Cette fin de semaine d’entraînement, qui a eu lieu en février, visait à bien préparer les boxeurs québécois en vue des Championnats canadiens ayant lieu à la fin mars à Québec. «Le Club de Robertson était le seul avec deux représentants à ce camp [Thomas Chabot et Jason Genest] alors je crois que dans ce temps-là, ça signifie qu’on fait quelque chose de bien», soutient l’entraîneur dont le club est situé au 5266, boulevard Frontenac Est, dans le secteur Robertsonville à Thetford Mines.

Il s’agissait de la première expérience pour Stéphane Lachance en tant qu’entraîneur d’une équipe du Québec et il souhaite que ce ne soit pas la dernière. «Ça peut être difficile d’être choisi parfois, mais en ayant des boxeurs qui ont du succès, ça aide beaucoup. Ça s’est très bien passé là-bas et j’espère m’être fait un nom pour qu’on pense encore à moi si d’autres opportunités se présentent.»
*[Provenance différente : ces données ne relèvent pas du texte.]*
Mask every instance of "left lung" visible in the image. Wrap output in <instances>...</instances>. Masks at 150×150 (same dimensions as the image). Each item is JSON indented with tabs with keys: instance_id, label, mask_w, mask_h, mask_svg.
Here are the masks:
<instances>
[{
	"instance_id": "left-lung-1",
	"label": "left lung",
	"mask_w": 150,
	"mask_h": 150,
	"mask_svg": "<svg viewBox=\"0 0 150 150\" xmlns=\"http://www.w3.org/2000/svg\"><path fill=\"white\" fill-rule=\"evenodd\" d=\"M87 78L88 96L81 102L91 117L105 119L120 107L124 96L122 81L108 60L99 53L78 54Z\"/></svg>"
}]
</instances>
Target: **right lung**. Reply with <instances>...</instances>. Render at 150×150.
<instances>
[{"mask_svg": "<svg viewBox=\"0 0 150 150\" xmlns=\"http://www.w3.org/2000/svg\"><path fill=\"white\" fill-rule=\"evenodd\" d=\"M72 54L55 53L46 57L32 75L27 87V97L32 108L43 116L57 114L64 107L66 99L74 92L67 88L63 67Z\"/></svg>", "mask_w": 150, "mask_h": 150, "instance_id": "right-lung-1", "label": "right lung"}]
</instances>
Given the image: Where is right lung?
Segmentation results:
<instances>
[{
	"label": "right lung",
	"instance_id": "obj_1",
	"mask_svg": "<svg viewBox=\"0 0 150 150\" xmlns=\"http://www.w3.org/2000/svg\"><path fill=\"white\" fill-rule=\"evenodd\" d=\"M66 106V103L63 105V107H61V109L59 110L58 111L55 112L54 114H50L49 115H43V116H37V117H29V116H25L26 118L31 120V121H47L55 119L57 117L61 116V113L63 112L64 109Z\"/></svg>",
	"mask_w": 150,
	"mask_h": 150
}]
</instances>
Selon lui, le Québec n’a rien à envier aux Américains et encore moins au reste du Canada quant au niveau de ses boxeurs. «Ce n’est pas gênant se mesurer aux autres. Au Canada, nous sommes la province la plus forte. Le championnat du Québec est déjà très dur et en arrivant aux Canadiens, tu as une longueur d’avance. Je ne dirais pas que c’est facile, mais la marche n’est certainement pas si haute que l’on pourrait le croire», observe-t-il.

Des débuts modestes

Stéphane Lachance a commencé les sports de combat au début de l’adolescence, ayant d’abord participé à des compétitions de taekwondo. C’est par la suite que la boxe est arrivée dans sa vie. «On m’a proposé de participer à des combats, même si je ne connaissais pas grand-chose à la boxe à l’époque. J’ai appris "sur le tas", mais j’aurais aimé avoir quelqu’un avec moi pour m’accompagner comme je le fais avec les jeunes aujourd’hui», raconte-t-il.

Ce dernier a suivi un cours d’entraîneur en 1996 avant d’arrêter la boxe pendant un certain temps en 1997. C’est finalement en 2001 que le Club de boxe de Robertsonville a été créé dans le sous-sol de sa maison sur la rue Lehoux. Après avoir fait quelques autres endroits, le club a finalement élu domicile dans son local actuel du boulevard Frontenac Est il y a deux ans. Travaillant auparavant avec un ring plus modeste, ils en ont obtenu un réglementaire en décembre 2014. «Certains [autres clubs] auraient été gênés de voir le nombre de bons boxeurs que nous avons formé avec ce que nous avions comme installations», souligne l’entraîneur avec fierté.

Objectif : développer des athlètes

La première motivation de Stéphane Lachance est de voir ses athlètes s’améliorer. «J’aime monter des athlètes à un certain niveau. Quand tu les amènes à progresser, à se surpasser et quand ils performent en compétition, c’est valorisant pour l’entraîneur. Il faut avant tout être passionné et c’est certain que je ne fais pas ça pour l’argent. Toutefois, quand tu formes de bons athlètes et que cela se sait, certaines opportunités peuvent arriver», affirme celui qui s’occupe présentement d’une trentaine d’athlètes.

Même si le talent est un gros atout, la boxe nécessite beaucoup plus que cela selon Stéphane Lachance. «Tu peux être le boxeur le plus talentueux au monde, mais si tu n’as plus de souffle après un round, tu ne gagneras pas. Il faut être fort physiquement, agile et en forme. C’est peut-être bien mieux d’avoir un bon cardio que plus de talent et cela ne s’acquiert qu’avec le travail», mentionne-t-il en prenant comme exemple Thomas Chabot.

Enfin, l’entraîneur vivra une nouvelle expérience en juin puisque pour la première fois, quelques-uns de ses boxeurs se battront dans un combat professionnel. «Je crois que nous étions rendus là et prêts à monter une marche. Nous avons de bons boxeurs et ce sera plaisant de les amener jusque-là», souligne-t-il en faisant référence au Gala pro-am qui devrait notamment mettre en vedette trois boxeurs du Club de Robertsonville, soit Dave Leblond, Sébastien Roy et Pier-Luc Martel.